Elementary school: at the time of enrolment, parents can express their options concerning the possible articulation of the weekly timetable, which, according to the regulations, is structured as follows: 24; 27 up to 30; 40 hours (full-time). The acceptance of options up to 30 hours per week or for full time is subject to the existence of staff resources and the availability of adequate services; these circumstances must be brought to the parent’s attention at the time of enrolment.

First-grade secondary school: in the application, the parent expresses his or her options for the possible articulation of the weekly timetable which is defined as 30 hours or 36 hours (extended time) which can be increased up to 40 hours if there are suitable services and facilities to allow the compulsory carrying out of activities and at the request of the majority of families.

Concerning textbooks, they are not public and are decided by the board of teachers of the individual educational institutions.

In elementary schools all textbooks are free and can be purchased from any bookshop, presenting the booking coupon provided by the municipality or delivered directly by the school on the first days of classes.
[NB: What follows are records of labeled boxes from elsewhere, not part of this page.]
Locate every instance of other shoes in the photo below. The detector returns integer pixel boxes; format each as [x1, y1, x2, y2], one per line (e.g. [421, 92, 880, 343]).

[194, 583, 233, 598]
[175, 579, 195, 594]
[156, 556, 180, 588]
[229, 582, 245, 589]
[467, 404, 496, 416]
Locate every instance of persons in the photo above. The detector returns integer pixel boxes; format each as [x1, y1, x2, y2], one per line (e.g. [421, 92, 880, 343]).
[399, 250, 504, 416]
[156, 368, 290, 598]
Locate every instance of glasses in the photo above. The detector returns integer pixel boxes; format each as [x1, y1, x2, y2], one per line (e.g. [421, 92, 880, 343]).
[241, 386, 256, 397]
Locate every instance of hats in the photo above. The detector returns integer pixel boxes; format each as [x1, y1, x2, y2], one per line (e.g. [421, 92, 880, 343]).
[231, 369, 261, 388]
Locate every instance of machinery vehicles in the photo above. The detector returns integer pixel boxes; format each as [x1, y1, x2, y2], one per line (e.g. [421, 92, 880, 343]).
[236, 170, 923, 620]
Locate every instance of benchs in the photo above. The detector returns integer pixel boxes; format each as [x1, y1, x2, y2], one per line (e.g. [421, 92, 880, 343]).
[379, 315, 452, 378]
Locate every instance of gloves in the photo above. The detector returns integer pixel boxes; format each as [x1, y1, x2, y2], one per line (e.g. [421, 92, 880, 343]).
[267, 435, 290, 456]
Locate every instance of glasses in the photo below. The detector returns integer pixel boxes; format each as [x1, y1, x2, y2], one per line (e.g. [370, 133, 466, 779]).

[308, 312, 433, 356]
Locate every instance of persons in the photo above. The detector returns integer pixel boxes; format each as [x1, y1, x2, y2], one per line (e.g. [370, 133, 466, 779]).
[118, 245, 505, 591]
In the other schools, books are charged for.

There are additional expenses for students in public education, related to insurance costs, school trips, and canteen services.

Concerning special second-chance schools for students who have dropped out and wish to continue an older age, there are provincial centers for adult education (CPIA: Centri Provinciali per l’Istruzione Degli Adulti) are State schools established by the Ministry of Education and offer Italian and foreign citizens services and activities for adult education.

There are special foreign language schools for students who may not speak the native language, but they are private schools.

As far as the obligation to apply the national educational program is concerned, in Italy, there are National Indications, guidelines that the State traces for determining the essential levels of services that must be guaranteed throughout the national territory. The Regions have concurrent legislative powers in the field of education and exclusive legislative powers in the field of education and vocational training. State educational institutions have teaching, organizational and research, experimentation, and develop autonomy.